The federal government will establish personalized accounts to help Canadians pay for lifelong learning and skills development in next week's budget, CBC News has learned.
The specific details of the program weren't shared with CBC, but two government sources say the government's plan is modelled on a similar program in Singapore.
The Singapore SkillsFuture program sets up personal accounts to help anyone over the age of 25 pay for retraining and skills development.
Under the SkillsFuture program, individual accounts start with a government-funded opening credit of $500 with the promise of periodic top-ups. The credit can be used to help pay for training services selected from a list of pre-approved programs and institutions.
Finance Minister Bill Morneau hinted broadly at the program during a pre-budget event at a shoe repair shop in Toronto today. The Kensington Market shop's owner, Lorena Angola, had to take time off from her old job to retrain as a cobbler.
"In our budget this year that's what we are going to be thinking about," Morneau said. "How do we help Canadians to take time off? How do we ensure that they can continue to live their life while they are taking time off? And how do they pay for their training?"
Government sources would not say how closely the financial support in the Canadian program would align with what Singapore is offering.
Skills development will be one of the four major themes of next week's budget, along with pharmacare, support for seniors and housing affordability.
Budget to be tabled Tuesday
Morneau announced last month that the final budget of the Trudeau government's current term will be tabled March 19.
"We know there's more to do.
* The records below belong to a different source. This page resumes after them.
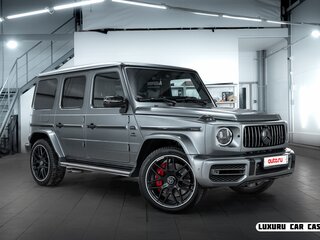 2019 Mercedes-Benz G-Класс AMG 63 AMG II (W463), серый, 15000000 рублей, вид 1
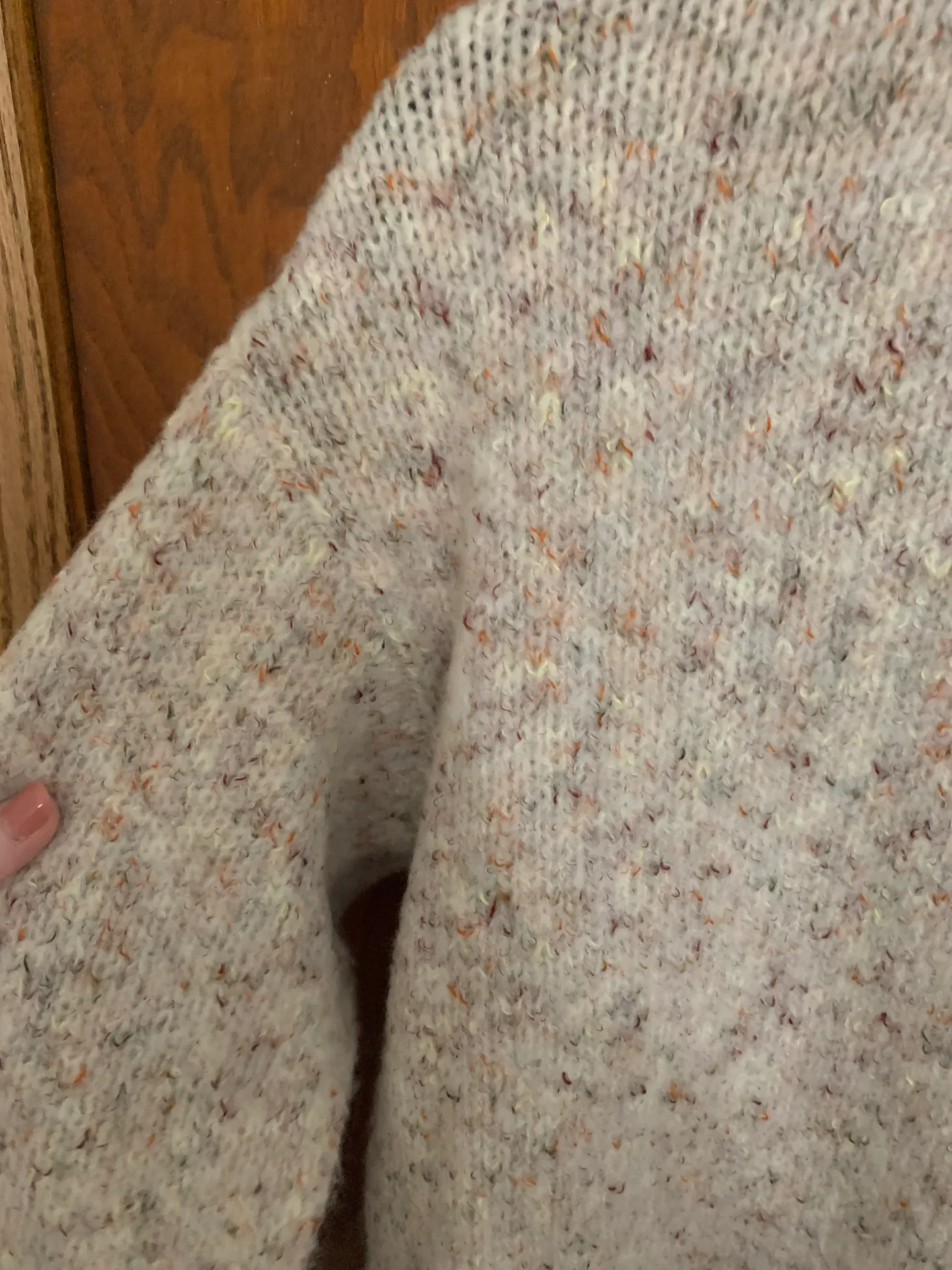 Marled Knit Sweater - Image 3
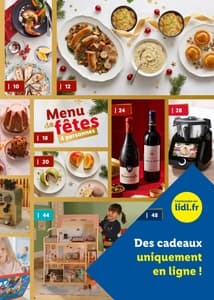 Catalogue jouets Lidl Noël 2026: jouets en bois, LEGO et petits prix page 3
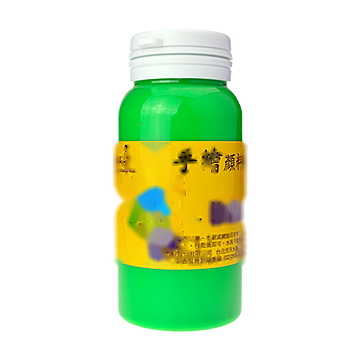 手繪顏料 -螢光綠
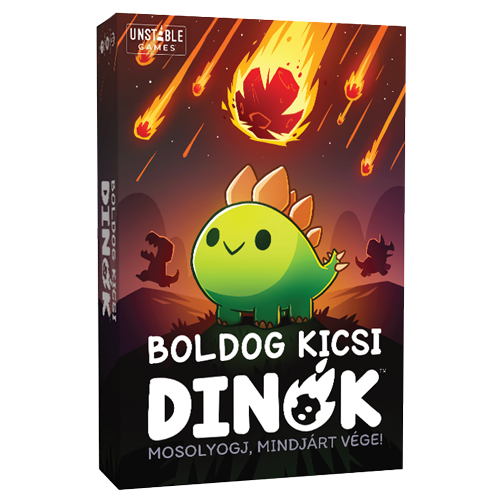 Boldog kicsi Dínók hamarosan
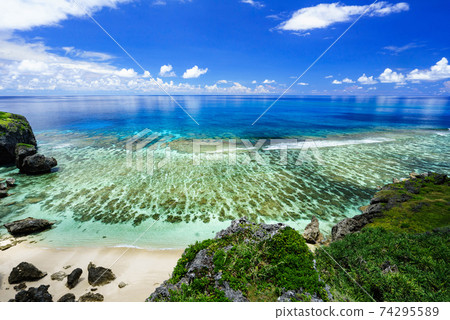 與那國島Rokumato海灘 74295589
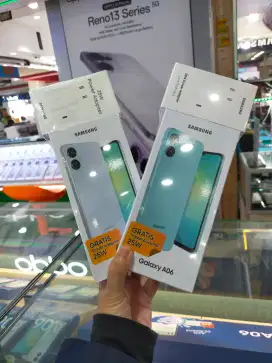 Samsung A06 4/64 free kepala carger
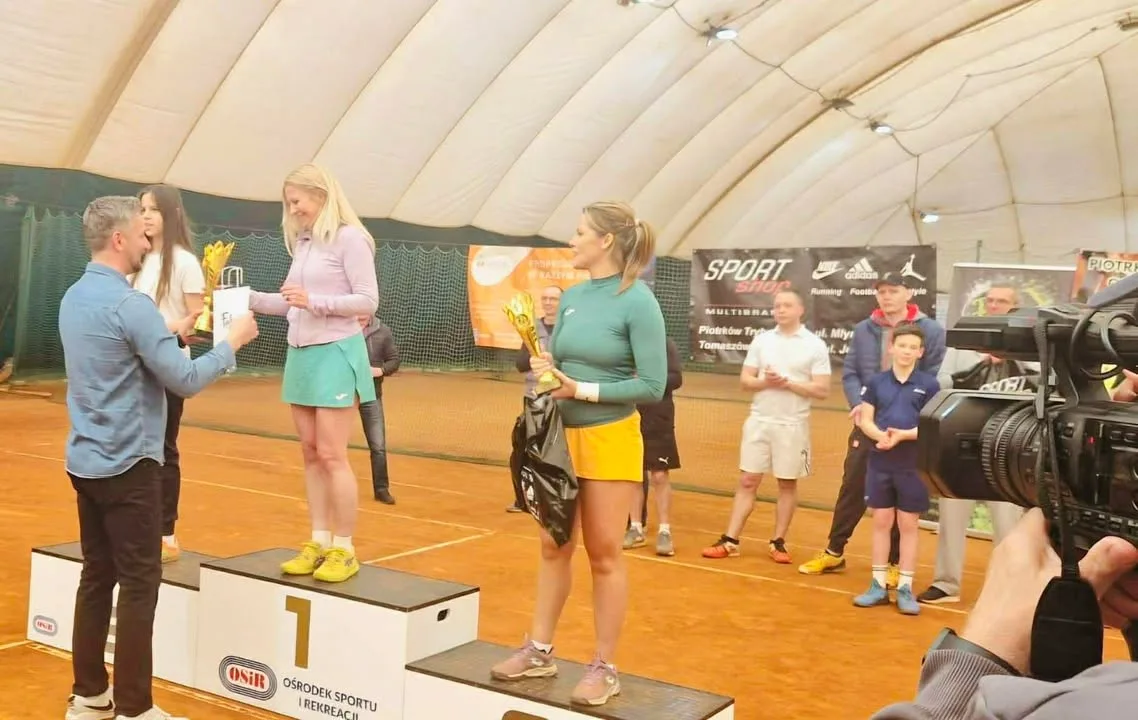 Tenisiści ERA Radomsko zakończyli sezon halowy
That's why I am so pleased to announce that March 19, we will be introducing budget 2019, the next steps in our plan to ensure middle-class optimism and an economy that works for all Canadians," Morneau said in the House of Commons.
A statement released by Morneau's office said the budget will focus on investments in people and communities and creating opportunities for future generations, although no specifics were offered.
The Business Council of Canada recently urged Morneau to include measures in the budget to make Canada more competitive and better able to handle the shocks of the next economic downturn.
BCC President and CEO Goldy Hyder said the council remains concerned about skills training, regulation, the energy sector, trade and Canada's fiscal sustainability.
"Canada's business leaders are concerned about Canada's economic future," Hyder said in a letter sent to the minister Tuesday.
"Budget 2019 is an important opportunity to introduce measures to help Canada reach its full potential while preparing for the next downturn."